QUESTION: How can I bottle that exhilarating kid-book feeling?

WHAT I LEARNED: A good children's book remains in our hearts.

1. What were your favorite childhood stories?

I was a big reader as a kid. My favorites included:

  • Little Golden Books – My parents were always good for a Little Golden Book at the grocery store and I remember getting them handed to me while being wheeled around in a grocery cart from early on. They had great illustrations and that beautiful foil binding.
  • The Cat in the Hat – I remember this as being one of my first reads as an elementary school kid and it wasn’t a particularly easy read for me as it was really a rather long story. But the antics of that crazy Cat in the Hat and the tension of the kids as they anticipated their mother’s arrival home to view her household reduced to chaos, made it worth the early reader’s struggle.
  • Winnie-the-Pooh – Who couldn’t love the whole 1,000 Acre gang?
  • Mary Poppins – She didn’t take any crap but secretly she was a softy who made cool things happen in the course of ordinary living. The illustrations by Mary Shepard are lovely and interestingly her dad, EH Shepard, was the artist who did the delightful illustrations for Winnie-the-Pooh.
  • Wolves of Willoughby Chase– A page-turner that rivaled any good Shirley Temple movie for melodrama and pathetic downtrodden kids who finally win the day. I loved this classic good-over-evil story.
  • Alice in Wonderland – An old friend.
  • 2. What books from your childhood would you like to share with [your] children?

    Why all of the above, of course! The great thing about kids is that you discover new favorites through your kids. So over the years, I have been able to enjoy many new reads because of them.

    3. Have you re-read any of those childhood stories and been surprised by anything?

    I have re-read many of my favorites and found the P.L. Travers’ Mary Poppins series and the Winnie-the-Pooh books to be particularly comforting to pick up when I first moved away from home. It was amazing how fast a chapter, read in bed after a particularly rough day in the ordinary workaday world, could ease any tension away.

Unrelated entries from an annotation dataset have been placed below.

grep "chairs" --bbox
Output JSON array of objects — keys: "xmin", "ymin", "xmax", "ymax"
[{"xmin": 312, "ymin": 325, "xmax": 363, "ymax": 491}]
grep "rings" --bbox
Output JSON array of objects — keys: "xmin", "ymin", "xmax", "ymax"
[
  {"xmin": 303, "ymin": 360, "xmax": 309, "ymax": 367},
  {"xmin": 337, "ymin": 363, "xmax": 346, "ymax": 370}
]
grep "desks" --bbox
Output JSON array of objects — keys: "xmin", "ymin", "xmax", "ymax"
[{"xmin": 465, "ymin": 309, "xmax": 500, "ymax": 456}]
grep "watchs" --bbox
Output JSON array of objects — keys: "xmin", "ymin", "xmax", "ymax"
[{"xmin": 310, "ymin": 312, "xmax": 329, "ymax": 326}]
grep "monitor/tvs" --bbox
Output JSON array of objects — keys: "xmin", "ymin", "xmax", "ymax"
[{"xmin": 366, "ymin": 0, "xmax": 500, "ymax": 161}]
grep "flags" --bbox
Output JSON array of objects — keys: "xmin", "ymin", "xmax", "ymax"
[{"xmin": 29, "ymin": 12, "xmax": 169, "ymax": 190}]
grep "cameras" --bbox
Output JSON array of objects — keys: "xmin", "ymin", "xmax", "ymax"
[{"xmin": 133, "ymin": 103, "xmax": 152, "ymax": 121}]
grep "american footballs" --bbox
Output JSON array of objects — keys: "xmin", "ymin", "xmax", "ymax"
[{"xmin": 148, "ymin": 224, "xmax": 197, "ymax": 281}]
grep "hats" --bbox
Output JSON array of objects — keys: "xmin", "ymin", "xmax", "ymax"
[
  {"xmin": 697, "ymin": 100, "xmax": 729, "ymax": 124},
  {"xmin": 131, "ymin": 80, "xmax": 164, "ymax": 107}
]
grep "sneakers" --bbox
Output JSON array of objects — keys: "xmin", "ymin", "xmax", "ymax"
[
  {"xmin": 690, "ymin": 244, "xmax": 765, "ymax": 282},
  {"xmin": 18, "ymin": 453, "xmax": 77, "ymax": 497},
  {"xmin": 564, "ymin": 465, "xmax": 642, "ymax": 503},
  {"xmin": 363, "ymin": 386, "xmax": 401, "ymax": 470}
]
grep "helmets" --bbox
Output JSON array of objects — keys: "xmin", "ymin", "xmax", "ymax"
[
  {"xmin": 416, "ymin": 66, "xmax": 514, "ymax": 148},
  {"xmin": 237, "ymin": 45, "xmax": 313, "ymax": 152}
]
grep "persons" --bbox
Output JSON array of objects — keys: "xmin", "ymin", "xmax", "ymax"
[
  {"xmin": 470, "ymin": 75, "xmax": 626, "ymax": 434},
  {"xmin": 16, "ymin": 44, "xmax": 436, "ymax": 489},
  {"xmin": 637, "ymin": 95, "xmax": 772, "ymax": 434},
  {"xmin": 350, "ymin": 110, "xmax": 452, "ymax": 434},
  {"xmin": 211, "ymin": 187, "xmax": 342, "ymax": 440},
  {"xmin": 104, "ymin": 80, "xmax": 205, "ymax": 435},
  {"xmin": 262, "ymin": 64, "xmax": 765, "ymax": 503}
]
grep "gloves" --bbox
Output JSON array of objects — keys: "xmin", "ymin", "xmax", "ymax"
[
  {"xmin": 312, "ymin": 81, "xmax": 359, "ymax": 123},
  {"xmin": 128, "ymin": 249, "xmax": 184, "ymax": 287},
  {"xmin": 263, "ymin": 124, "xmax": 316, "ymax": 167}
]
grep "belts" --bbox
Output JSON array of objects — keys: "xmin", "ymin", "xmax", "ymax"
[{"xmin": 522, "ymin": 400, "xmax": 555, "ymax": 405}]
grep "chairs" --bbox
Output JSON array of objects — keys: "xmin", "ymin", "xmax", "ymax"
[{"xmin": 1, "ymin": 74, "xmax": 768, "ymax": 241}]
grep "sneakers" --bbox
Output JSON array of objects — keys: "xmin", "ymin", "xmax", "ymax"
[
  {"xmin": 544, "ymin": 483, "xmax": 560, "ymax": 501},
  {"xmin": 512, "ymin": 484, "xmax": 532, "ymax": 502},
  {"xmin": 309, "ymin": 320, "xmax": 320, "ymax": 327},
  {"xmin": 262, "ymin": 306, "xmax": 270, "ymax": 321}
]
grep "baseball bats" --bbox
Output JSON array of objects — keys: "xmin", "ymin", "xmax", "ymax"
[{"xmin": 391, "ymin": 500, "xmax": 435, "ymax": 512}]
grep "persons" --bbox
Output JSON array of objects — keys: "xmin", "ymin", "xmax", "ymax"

    4. How old were you when you first learned to read?

    Ask my mom because I don’t remember. I think I was a pretty early reader however.

    5. Do you remember the first 'grown-up' book you read? How old were you?

    A Tree Grows in Brooklyn. I bought it at a yard sale when I was in the eighth grade and it was a compellingly grown-up read. I felt pretty sophisticated after I had read it through - as if I had finally stepped up to the big time.